Divine Hiddenness and Human Disclosure
by Dominicans of the Province of St. Joseph
Filed under God's Nature, The Existence of God
The agnostic has said in his heart, “If God exists, why doesn’t He make it more obvious, such that it could not be doubted?” Surely, with so much riding on God’s existence (theism, the moral law, salvation, etc.), he could do a little more to make it obvious! Given the stakes, the fact that God fails to make his existence more patent is yet further proof that he doesn’t exist. Travis Dumsday summarizes this objection — often termed the argument from divine hiddenness — as follows:
"[O]n standard theisms, God supposedly loves us, and so desires our ultimate well-being. But that ultimate well-being necessarily involves having a positive relationship with God, and in order to have such a relationship one must first believe that God exists. So if God really existed and really loved us, He would make sure that all of us believed in Him. Yet the world is full of rational persons who blamelessly fail to believe in God. Consequently, one must give up some aspect of standard theism, and the aspect it is most sensible to drop is the very idea that God exists."
In the spirit of topsy-turveydom, I think that what atheists take to be an argument against the existence of God actually shows the deep wisdom of God’s chosen manner of making himself known. The lynchpin in the argument is the profound correspondence between the mode of revelation and how human beings are made. The one is addressed to the other.

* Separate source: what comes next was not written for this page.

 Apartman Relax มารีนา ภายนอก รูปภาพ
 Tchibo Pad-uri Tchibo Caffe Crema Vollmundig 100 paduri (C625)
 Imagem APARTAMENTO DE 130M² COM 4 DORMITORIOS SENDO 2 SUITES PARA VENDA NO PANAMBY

Revelation is not addressed to mere minds, but to embodied persons. God, like every good communicator, takes into account the audience and shapes his message accordingly. In standard theisms, God addresses us as embodied souls that come to the knowledge of truth in stages, in a kind of sacred history. Within that history he uses everything in his power to communicate well to the chosen object of his predilection. He employs theophanies and angelophanies. He uses prophetic instruments. His revelation is rife with analogy, metaphor, parables, and imagery. Just like a good 2nd grade teacher who communicates the same point in myriad ways equally accessible to her classroom filled with visual, auditory, and kinesthetic learners, God appeals to man according to each of his faculties. So, while mystical revelation may make the occasional guest appearance in Biblical literature (2 Cor. 12:2), the normative mode of revelation spans the full breadth of human experience, ranging from prophetic callings to miraculous healings (Ex. 3:1-22, Isa. 6:6-9, Mark 8:22-26).

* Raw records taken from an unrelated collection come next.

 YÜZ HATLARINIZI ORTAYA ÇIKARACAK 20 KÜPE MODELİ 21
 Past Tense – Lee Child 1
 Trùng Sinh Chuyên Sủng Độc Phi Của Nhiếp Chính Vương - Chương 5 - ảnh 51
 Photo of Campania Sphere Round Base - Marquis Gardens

So, rather than zapping all brains with an intuitive knowledge of his existence — an act that would risk dehumanizing the object of his love in a certain sense — God chooses to enter the sanctuary of each individual heart in a manner that is profoundly personal and distinctly human. He is the master teacher, the perfect pedagogue, who orders all things sweetly. And so, far from being a strike against God’s goodness, the economy of revelation is, I contend, tailor-made for human maturation.

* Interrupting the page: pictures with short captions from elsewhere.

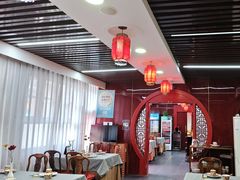 -中卫御苑福膳·养生局(圆明园店)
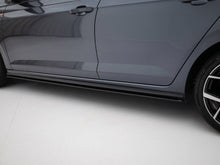 Load image into Gallery viewer, Maxton Design - Street PRO Side Skirts Diffusers Volkswagen Polo GTI Mk6 Facelift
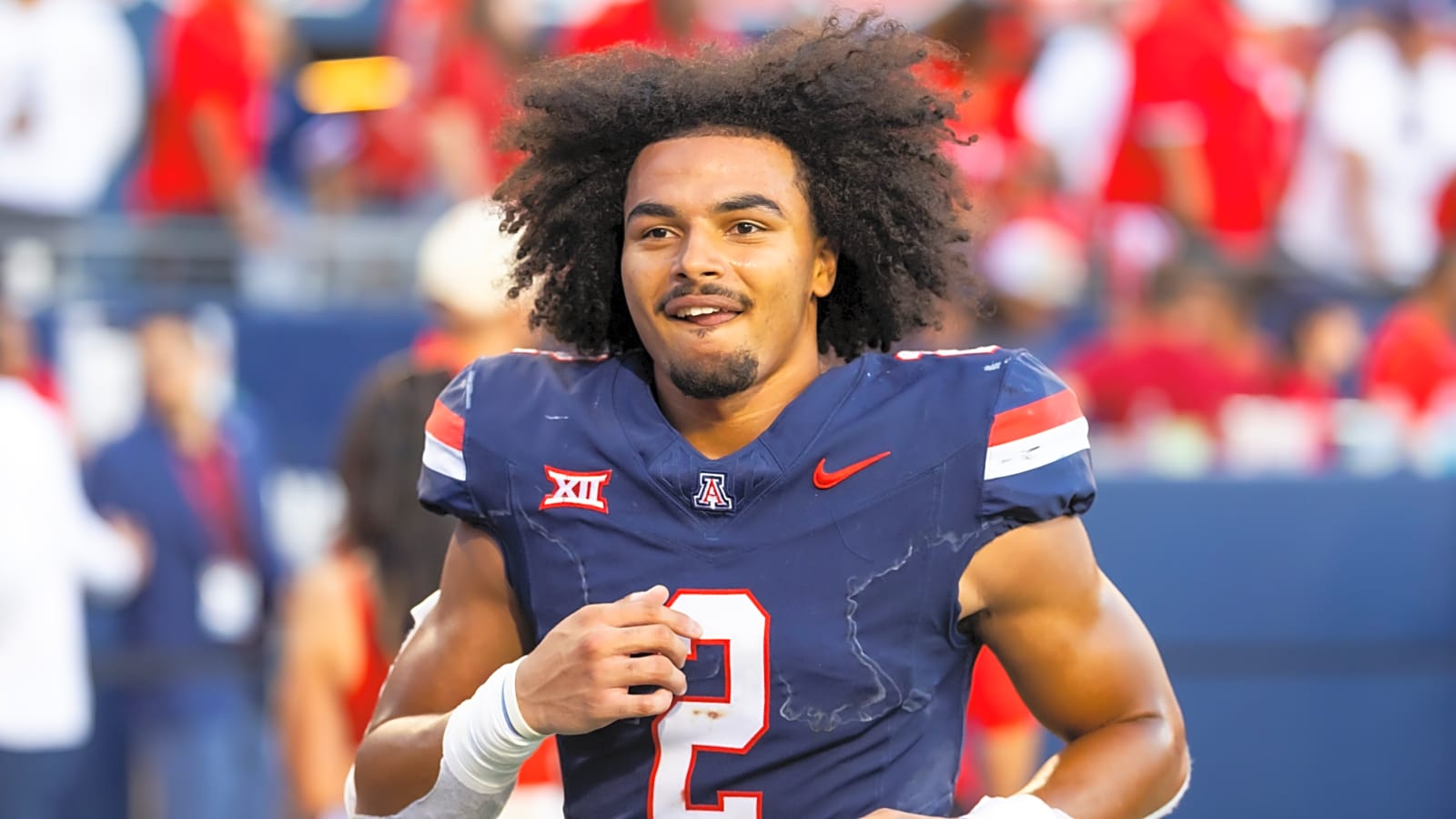 NFC Notes: Draft Visits, Buccaneers, Falcons, Saints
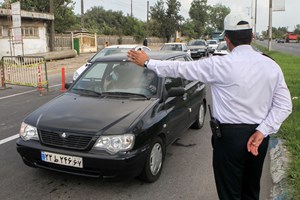رئیس پلیس راهور فراجا: جریمههای رانندگی از اول تابستان اعمال میشود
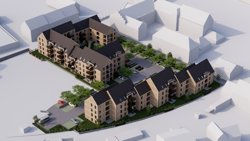 Gåskærgade 26C, 2 1, 6100 Haderslev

The suitability of divine revelation to the human person has implications for our interactions with one another. In order to be known, human beings, too, must reveal something of themselves to the other. The divine hiddenness should serve as the pattern for a “human hiddenness,” and our friendships and relationships can benefit inestimably from the saving influence of the divine pattern.
Contemporary culture promotes self-disclosure, often in harmful ways. For instance, in one of the more extreme cases — casual sex — we observe how moving too quickly can short-circuit the normal course of growth in trust, dependence, friendship, and love. Social media can offer another occasion for deranged exhibitionism in which very little distinctively human discourse transpires. In both of these examples, hasty manifestation that doesn’t reflect the full breadth of human life and love actually hamstrings real, genuine development. The random hookup and the social media abuser treat one aspect of human life as if it were the whole and so fail to communicate as persons to persons.
But, with God as the pattern for integral human growth, our own “revelation” stands a better chance of achieving the communion for which we’re all ultimately destined. Rather than foisting all of oneself on one faculty or the other, in a kind of take-me-as-I-am desperation, the example of the divine courtesy invites us to appeal as persons to persons. With modesty protecting the inmost center of the heart, we learn to approach the other as other, as irreducible, and as human. In so doing, we lay the foundation for true communion and new vistas of shared love.